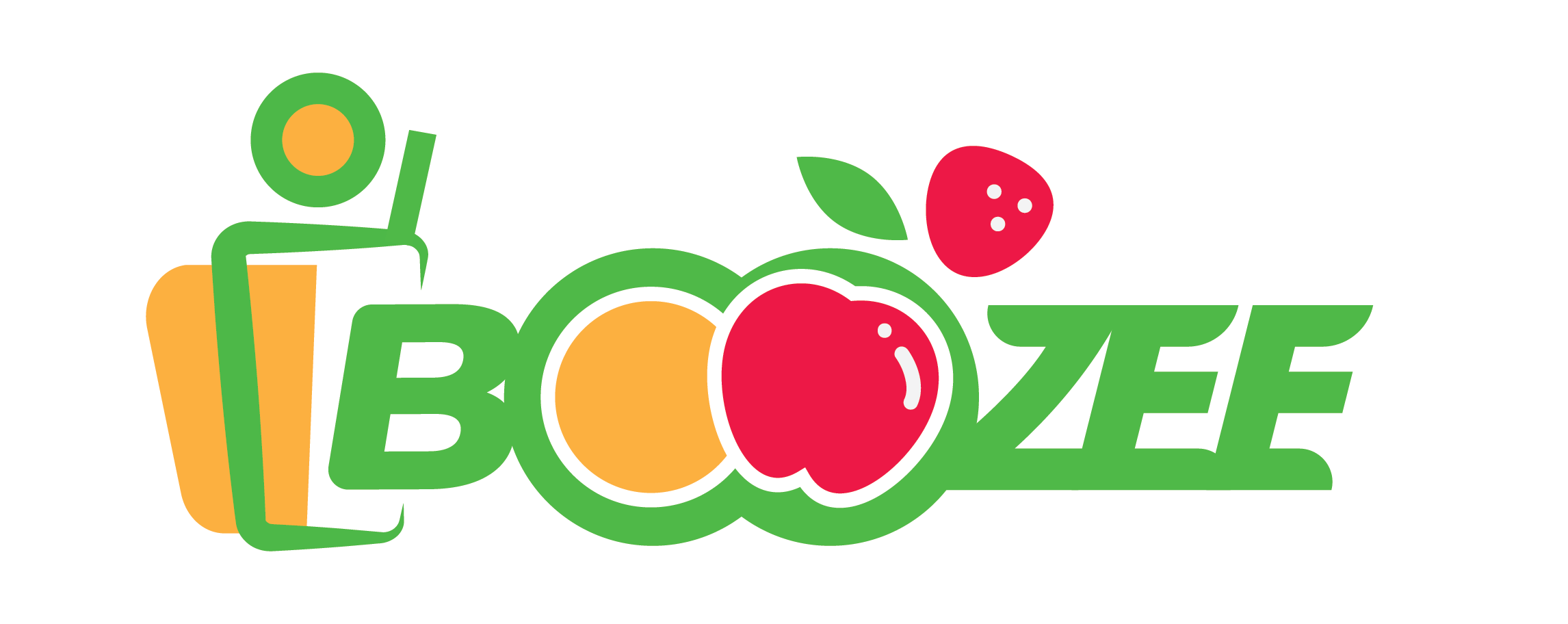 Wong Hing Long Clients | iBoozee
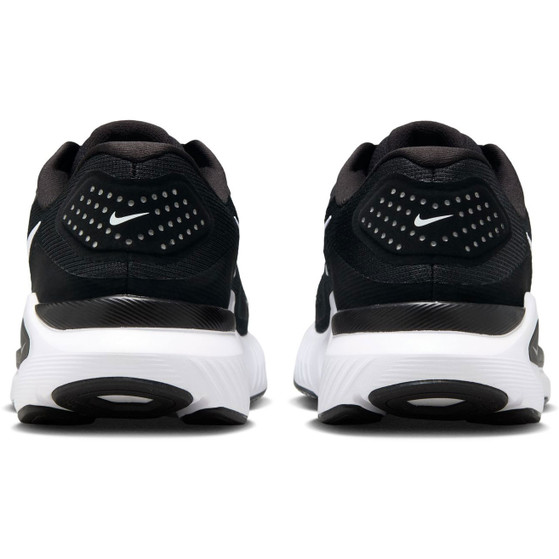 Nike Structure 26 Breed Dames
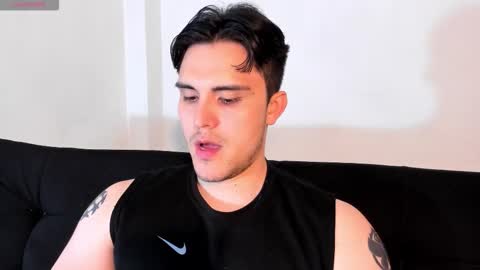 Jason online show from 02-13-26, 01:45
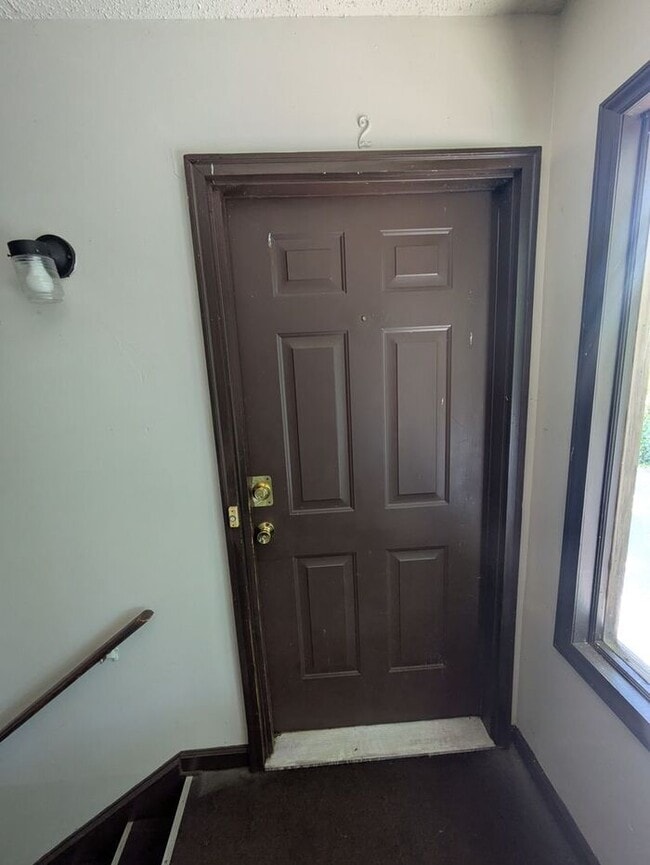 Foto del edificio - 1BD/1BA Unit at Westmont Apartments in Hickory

* * *

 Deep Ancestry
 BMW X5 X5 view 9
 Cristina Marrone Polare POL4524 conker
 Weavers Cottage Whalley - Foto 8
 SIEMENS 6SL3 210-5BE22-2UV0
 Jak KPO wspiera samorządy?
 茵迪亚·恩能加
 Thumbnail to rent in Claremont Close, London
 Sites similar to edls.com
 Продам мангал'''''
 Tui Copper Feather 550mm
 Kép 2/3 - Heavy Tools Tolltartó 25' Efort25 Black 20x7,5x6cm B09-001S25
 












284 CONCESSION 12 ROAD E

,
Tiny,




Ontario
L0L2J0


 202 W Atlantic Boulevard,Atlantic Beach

WHAT THIS TASK INVOLVES -> In the listing above, the required lines run from the line with "Wong Hing Long Clients | iBoozee" through the line with "Foto del edificio". Output exactly those lines, omitting pictures.

EXERCISE RESPONSE ->
 Wong Hing Long Clients | iBoozee
 Nike Structure 26 Breed Dames
 Jason online show from 02-13-26, 01:45
 Foto del edificio - 1BD/1BA Unit at Westmont Apartments in Hickory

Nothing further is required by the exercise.